▶ [Qué se pide]:
Indica, por favor, el número de líneas del material siguiente que contienen la cadena "camera", teniendo en cuenta mayúsculas y minúsculas. Responde solo con esa cifra.

Entradas de datos extraídas
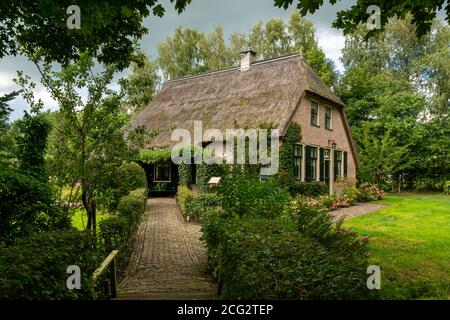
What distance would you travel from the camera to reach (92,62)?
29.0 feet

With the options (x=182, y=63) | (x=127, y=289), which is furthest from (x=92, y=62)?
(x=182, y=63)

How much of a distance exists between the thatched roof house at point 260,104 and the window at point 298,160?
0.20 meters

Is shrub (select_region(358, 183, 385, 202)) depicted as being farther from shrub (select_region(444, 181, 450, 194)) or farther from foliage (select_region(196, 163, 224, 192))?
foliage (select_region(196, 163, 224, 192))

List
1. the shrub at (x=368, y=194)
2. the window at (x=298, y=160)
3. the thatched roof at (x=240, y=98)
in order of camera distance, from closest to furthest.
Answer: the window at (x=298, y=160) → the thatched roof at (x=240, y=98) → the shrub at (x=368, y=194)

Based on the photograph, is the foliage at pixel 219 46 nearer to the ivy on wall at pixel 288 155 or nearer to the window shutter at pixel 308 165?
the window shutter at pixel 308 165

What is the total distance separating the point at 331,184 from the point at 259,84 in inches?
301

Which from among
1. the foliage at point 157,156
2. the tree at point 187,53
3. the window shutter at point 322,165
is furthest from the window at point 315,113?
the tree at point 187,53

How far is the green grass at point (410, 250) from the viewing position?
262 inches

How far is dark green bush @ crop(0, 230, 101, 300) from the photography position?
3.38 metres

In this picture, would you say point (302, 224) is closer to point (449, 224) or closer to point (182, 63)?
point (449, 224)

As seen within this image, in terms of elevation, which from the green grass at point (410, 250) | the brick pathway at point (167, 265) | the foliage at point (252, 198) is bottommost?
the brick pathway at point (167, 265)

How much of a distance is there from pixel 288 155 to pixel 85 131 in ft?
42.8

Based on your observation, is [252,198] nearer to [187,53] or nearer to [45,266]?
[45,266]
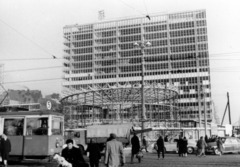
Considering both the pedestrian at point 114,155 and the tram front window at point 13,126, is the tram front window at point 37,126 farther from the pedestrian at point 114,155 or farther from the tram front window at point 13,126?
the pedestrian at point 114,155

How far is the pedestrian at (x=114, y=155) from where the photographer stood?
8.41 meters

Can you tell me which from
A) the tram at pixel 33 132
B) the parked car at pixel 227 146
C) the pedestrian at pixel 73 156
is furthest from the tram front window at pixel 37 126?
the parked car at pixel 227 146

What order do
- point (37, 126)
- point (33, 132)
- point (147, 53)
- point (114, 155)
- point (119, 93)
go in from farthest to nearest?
* * *
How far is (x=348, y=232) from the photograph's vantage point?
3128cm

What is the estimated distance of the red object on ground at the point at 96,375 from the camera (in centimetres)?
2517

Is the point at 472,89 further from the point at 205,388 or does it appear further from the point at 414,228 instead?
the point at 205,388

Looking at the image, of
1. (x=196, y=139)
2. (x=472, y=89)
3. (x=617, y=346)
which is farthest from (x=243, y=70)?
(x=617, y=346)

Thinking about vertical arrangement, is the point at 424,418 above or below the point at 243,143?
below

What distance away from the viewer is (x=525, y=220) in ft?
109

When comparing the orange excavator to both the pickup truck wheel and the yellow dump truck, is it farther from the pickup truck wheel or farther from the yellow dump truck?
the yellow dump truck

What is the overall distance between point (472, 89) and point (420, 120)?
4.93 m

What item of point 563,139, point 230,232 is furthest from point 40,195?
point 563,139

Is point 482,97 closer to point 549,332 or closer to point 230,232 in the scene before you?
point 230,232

▶ [Resultado del ejercicio]:
3